#### [Records shown]
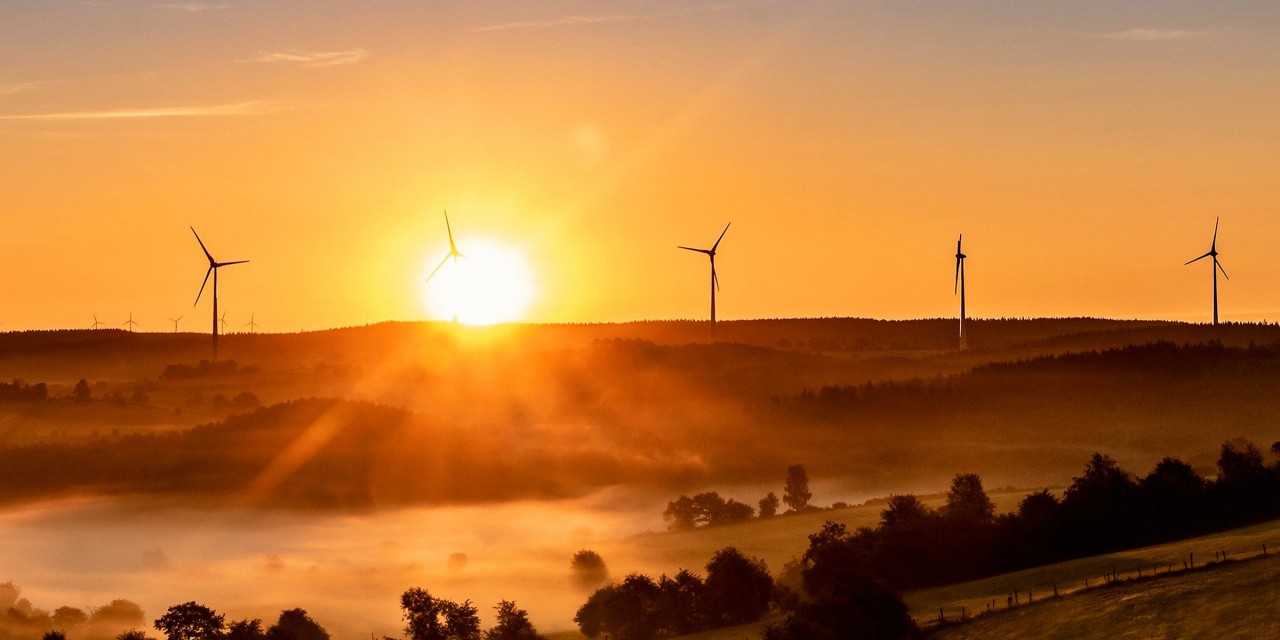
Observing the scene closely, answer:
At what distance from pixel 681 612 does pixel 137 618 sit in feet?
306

* * *

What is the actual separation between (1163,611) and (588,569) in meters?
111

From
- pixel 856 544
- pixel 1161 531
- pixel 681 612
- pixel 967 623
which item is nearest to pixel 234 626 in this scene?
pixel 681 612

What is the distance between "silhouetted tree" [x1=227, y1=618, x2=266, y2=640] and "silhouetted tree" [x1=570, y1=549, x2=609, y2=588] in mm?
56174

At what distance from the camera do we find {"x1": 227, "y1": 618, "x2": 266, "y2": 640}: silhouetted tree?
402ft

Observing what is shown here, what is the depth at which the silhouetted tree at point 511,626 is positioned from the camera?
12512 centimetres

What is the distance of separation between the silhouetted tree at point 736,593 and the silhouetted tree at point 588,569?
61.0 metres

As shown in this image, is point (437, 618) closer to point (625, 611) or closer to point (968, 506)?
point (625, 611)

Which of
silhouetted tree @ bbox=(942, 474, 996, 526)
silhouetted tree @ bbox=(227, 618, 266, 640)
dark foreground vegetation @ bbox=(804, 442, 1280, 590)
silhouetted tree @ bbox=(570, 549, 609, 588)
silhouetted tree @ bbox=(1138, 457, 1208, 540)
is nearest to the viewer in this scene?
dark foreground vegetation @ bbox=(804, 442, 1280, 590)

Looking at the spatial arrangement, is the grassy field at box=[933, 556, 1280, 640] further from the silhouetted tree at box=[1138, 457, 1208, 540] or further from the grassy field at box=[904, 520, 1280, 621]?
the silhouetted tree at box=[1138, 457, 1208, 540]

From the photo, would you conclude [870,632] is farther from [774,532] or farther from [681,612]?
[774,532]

--

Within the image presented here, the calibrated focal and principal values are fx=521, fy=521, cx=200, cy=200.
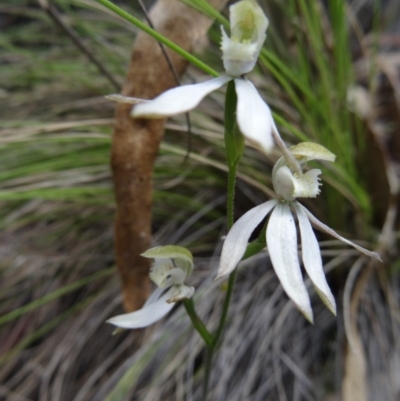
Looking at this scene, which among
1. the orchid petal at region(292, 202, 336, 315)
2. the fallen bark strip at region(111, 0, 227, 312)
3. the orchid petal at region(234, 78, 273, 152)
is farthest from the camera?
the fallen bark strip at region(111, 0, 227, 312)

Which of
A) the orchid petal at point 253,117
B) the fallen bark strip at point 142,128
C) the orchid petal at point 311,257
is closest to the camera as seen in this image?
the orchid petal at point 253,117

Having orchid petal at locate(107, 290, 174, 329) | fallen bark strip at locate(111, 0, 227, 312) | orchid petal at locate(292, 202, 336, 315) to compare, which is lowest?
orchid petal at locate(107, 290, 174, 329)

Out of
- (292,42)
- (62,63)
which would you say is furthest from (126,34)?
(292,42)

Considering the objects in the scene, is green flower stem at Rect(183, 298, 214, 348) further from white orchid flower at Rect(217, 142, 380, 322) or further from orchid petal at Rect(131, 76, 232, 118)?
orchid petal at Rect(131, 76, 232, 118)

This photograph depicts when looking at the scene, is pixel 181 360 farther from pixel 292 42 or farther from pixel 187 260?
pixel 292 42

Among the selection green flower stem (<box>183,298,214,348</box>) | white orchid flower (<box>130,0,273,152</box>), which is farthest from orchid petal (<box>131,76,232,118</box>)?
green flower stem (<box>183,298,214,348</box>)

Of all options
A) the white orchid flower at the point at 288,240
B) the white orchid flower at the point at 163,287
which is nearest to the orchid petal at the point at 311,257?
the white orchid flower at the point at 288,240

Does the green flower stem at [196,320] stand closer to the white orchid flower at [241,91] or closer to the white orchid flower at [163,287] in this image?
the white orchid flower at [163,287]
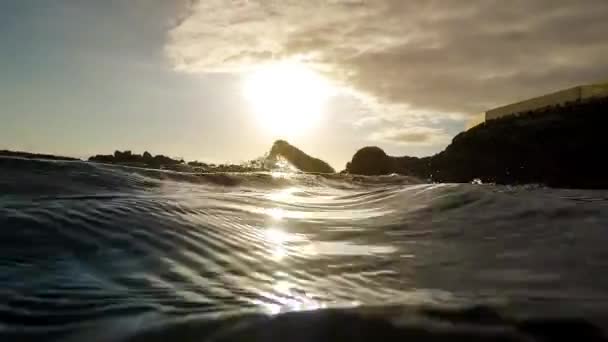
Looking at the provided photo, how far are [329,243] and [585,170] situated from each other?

#### [Objective]
Rewrite the lines between the one holding "Having orchid petal" and the one holding "Looking at the provided", inclusive, replacing "fallen bark strip" with "loose bark strip" and changing nothing else. Return only those lines, without the pictures.

#### [Correct output]
Having orchid petal at locate(107, 290, 174, 329) | loose bark strip at locate(111, 0, 227, 312) | orchid petal at locate(292, 202, 336, 315) to compare, which is lowest?
orchid petal at locate(107, 290, 174, 329)

Out of
- (292,42)
- (62,63)
which would you say is furthest from (126,34)?
(292,42)

Considering the objects in the scene, is green flower stem at Rect(183, 298, 214, 348) further from white orchid flower at Rect(217, 142, 380, 322) or further from orchid petal at Rect(131, 76, 232, 118)?
orchid petal at Rect(131, 76, 232, 118)

This photograph depicts when looking at the scene, is pixel 181 360 farther from pixel 292 42 or farther from pixel 187 260?
pixel 292 42

Among the selection green flower stem (<box>183,298,214,348</box>) | white orchid flower (<box>130,0,273,152</box>), which is farthest from orchid petal (<box>131,76,232,118</box>)?
green flower stem (<box>183,298,214,348</box>)

Of all options
A) the white orchid flower at the point at 288,240
B) the white orchid flower at the point at 163,287
which is nearest to the orchid petal at the point at 311,257?
the white orchid flower at the point at 288,240

Does the green flower stem at [196,320] stand closer to the white orchid flower at [241,91] or closer to the white orchid flower at [163,287] in this image?
the white orchid flower at [163,287]
Looking at the provided photo, how far are [329,243] and [585,170] situated from each other?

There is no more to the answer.